To do: Please print each record below exactly as it is written.

[[ Input data, beginning ]]

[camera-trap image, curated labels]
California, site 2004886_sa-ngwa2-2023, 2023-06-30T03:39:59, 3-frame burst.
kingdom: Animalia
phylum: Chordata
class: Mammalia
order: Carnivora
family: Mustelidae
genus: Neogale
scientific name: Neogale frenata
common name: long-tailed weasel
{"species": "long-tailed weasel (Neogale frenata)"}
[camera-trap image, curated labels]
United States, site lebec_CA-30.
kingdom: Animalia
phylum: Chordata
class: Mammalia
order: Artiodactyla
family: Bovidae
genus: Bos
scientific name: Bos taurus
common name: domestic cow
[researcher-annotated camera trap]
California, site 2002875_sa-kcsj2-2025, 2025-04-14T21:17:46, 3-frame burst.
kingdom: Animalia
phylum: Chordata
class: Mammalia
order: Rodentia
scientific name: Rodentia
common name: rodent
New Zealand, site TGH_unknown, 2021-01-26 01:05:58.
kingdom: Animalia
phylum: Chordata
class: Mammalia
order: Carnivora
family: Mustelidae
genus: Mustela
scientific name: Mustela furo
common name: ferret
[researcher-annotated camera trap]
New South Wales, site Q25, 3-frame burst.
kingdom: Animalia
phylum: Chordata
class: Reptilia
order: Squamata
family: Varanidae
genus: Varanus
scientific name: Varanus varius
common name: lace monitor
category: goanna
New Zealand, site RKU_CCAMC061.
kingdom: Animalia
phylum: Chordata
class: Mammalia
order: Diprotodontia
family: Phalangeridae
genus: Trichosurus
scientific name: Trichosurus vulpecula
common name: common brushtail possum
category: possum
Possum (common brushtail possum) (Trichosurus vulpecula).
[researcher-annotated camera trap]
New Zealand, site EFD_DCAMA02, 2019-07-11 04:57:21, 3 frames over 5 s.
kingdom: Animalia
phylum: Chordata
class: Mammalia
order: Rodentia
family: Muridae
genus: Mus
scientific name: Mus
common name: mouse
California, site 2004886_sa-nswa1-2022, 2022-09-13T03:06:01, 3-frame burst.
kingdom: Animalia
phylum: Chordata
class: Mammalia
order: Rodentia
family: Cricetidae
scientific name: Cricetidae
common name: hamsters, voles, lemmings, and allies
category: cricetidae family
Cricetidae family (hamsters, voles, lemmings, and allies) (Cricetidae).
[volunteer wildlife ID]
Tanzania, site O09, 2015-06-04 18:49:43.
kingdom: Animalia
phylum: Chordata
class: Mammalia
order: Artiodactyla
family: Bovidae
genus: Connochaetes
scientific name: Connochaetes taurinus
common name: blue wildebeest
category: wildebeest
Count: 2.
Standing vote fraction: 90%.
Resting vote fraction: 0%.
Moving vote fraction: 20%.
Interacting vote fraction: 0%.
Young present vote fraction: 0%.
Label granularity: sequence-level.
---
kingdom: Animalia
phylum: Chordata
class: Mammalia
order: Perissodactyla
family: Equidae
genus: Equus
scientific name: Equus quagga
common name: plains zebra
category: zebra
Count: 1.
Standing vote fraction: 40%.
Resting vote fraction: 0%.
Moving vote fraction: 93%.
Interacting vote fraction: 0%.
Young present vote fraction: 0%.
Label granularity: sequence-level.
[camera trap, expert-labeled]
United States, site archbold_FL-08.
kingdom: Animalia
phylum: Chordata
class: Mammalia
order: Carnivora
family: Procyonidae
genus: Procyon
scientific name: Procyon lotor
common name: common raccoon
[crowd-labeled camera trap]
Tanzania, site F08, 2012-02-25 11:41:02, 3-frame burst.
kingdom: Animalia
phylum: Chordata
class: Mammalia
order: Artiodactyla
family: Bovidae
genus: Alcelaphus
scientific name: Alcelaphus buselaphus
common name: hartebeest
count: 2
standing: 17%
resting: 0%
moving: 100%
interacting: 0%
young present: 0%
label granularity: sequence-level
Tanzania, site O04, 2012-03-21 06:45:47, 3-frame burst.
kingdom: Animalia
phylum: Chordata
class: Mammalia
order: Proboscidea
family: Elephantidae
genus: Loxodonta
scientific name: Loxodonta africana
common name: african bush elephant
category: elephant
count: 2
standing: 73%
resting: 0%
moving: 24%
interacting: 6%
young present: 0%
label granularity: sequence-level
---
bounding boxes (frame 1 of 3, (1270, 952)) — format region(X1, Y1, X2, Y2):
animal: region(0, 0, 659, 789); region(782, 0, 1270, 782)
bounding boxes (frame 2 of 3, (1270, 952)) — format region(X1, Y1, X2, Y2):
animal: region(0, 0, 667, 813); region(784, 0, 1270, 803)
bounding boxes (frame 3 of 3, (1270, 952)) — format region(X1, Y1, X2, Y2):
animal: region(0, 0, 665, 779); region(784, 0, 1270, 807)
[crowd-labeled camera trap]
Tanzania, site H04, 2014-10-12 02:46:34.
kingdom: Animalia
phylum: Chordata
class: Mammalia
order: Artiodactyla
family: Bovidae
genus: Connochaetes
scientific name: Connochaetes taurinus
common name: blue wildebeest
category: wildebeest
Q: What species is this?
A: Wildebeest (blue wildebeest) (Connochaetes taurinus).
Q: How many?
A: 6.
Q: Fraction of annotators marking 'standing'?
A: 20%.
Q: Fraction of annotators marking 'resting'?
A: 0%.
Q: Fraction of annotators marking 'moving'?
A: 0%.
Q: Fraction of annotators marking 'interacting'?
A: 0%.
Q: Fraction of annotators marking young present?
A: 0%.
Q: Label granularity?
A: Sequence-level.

[[ Input data, end ]]

Finished task:
[camera-trap image, curated labels]
California, site 2004886_sa-ngwa2-2023, 2023-06-30T03:39:59, 3-frame burst.
kingdom: Animalia
phylum: Chordata
class: Mammalia
order: Carnivora
family: Mustelidae
genus: Neogale
scientific name: Neogale frenata
common name: long-tailed weasel
{"species": "long-tailed weasel (Neogale frenata)"}
[camera-trap image, curated labels]
United States, site lebec_CA-30.
kingdom: Animalia
phylum: Chordata
class: Mammalia
order: Artiodactyla
family: Bovidae
genus: Bos
scientific name: Bos taurus
common name: domestic cow
[researcher-annotated camera trap]
California, site 2002875_sa-kcsj2-2025, 2025-04-14T21:17:46, 3-frame burst.
kingdom: Animalia
phylum: Chordata
class: Mammalia
order: Rodentia
scientific name: Rodentia
common name: rodent
New Zealand, site TGH_unknown, 2021-01-26 01:05:58.
kingdom: Animalia
phylum: Chordata
class: Mammalia
order: Carnivora
family: Mustelidae
genus: Mustela
scientific name: Mustela furo
common name: ferret
[researcher-annotated camera trap]
New South Wales, site Q25, 3-frame burst.
kingdom: Animalia
phylum: Chordata
class: Reptilia
order: Squamata
family: Varanidae
genus: Varanus
scientific name: Varanus varius
common name: lace monitor
category: goanna
New Zealand, site RKU_CCAMC061.
kingdom: Animalia
phylum: Chordata
class: Mammalia
order: Diprotodontia
family: Phalangeridae
genus: Trichosurus
scientific name: Trichosurus vulpecula
common name: common brushtail possum
category: possum
Possum (common brushtail possum) (Trichosurus vulpecula).
[researcher-annotated camera trap]
New Zealand, site EFD_DCAMA02, 2019-07-11 04:57:21, 3 frames over 5 s.
kingdom: Animalia
phylum: Chordata
class: Mammalia
order: Rodentia
family: Muridae
genus: Mus
scientific name: Mus
common name: mouse
California, site 2004886_sa-nswa1-2022, 2022-09-13T03:06:01, 3-frame burst.
kingdom: Animalia
phylum: Chordata
class: Mammalia
order: Rodentia
family: Cricetidae
scientific name: Cricetidae
common name: hamsters, voles, lemmings, and allies
category: cricetidae family
Cricetidae family (hamsters, voles, lemmings, and allies) (Cricetidae).
[volunteer wildlife ID]
Tanzania, site O09, 2015-06-04 18:49:43.
kingdom: Animalia
phylum: Chordata
class: Mammalia
order: Artiodactyla
family: Bovidae
genus: Connochaetes
scientific name: Connochaetes taurinus
common name: blue wildebeest
category: wildebeest
Count: 2.
Standing vote fraction: 90%.
Resting vote fraction: 0%.
Moving vote fraction: 20%.
Interacting vote fraction: 0%.
Young present vote fraction: 0%.
Label granularity: sequence-level.
---
kingdom: Animalia
phylum: Chordata
class: Mammalia
order: Perissodactyla
family: Equidae
genus: Equus
scientific name: Equus quagga
common name: plains zebra
category: zebra
Count: 1.
Standing vote fraction: 40%.
Resting vote fraction: 0%.
Moving vote fraction: 93%.
Interacting vote fraction: 0%.
Young present vote fraction: 0%.
Label granularity: sequence-level.
[camera trap, expert-labeled]
United States, site archbold_FL-08.
kingdom: Animalia
phylum: Chordata
class: Mammalia
order: Carnivora
family: Procyonidae
genus: Procyon
scientific name: Procyon lotor
common name: common raccoon
[crowd-labeled camera trap]
Tanzania, site F08, 2012-02-25 11:41:02, 3-frame burst.
kingdom: Animalia
phylum: Chordata
class: Mammalia
order: Artiodactyla
family: Bovidae
genus: Alcelaphus
scientific name: Alcelaphus buselaphus
common name: hartebeest
count: 2
standing: 17%
resting: 0%
moving: 100%
interacting: 0%
young present: 0%
label granularity: sequence-level
Tanzania, site O04, 2012-03-21 06:45:47, 3-frame burst.
kingdom: Animalia
phylum: Chordata
class: Mammalia
order: Proboscidea
family: Elephantidae
genus: Loxodonta
scientific name: Loxodonta africana
common name: african bush elephant
category: elephant
count: 2
standing: 73%
resting: 0%
moving: 24%
interacting: 6%
young present: 0%
label granularity: sequence-level
---
bounding boxes (frame 1 of 3, (1270, 952)) — format region(X1, Y1, X2, Y2):
animal: region(0, 0, 659, 789); region(782, 0, 1270, 782)
bounding boxes (frame 2 of 3, (1270, 952)) — format region(X1, Y1, X2, Y2):
animal: region(0, 0, 667, 813); region(784, 0, 1270, 803)
bounding boxes (frame 3 of 3, (1270, 952)) — format region(X1, Y1, X2, Y2):
animal: region(0, 0, 665, 779); region(784, 0, 1270, 807)
[crowd-labeled camera trap]
Tanzania, site H04, 2014-10-12 02:46:34.
kingdom: Animalia
phylum: Chordata
class: Mammalia
order: Artiodactyla
family: Bovidae
genus: Connochaetes
scientific name: Connochaetes taurinus
common name: blue wildebeest
category: wildebeest
Q: What species is this?
A: Wildebeest (blue wildebeest) (Connochaetes taurinus).
Q: How many?
A: 6.
Q: Fraction of annotators marking 'standing'?
A: 20%.
Q: Fraction of annotators marking 'resting'?
A: 0%.
Q: Fraction of annotators marking 'moving'?
A: 0%.
Q: Fraction of annotators marking 'interacting'?
A: 0%.
Q: Fraction of annotators marking young present?
A: 0%.
Q: Label granularity?
A: Sequence-level.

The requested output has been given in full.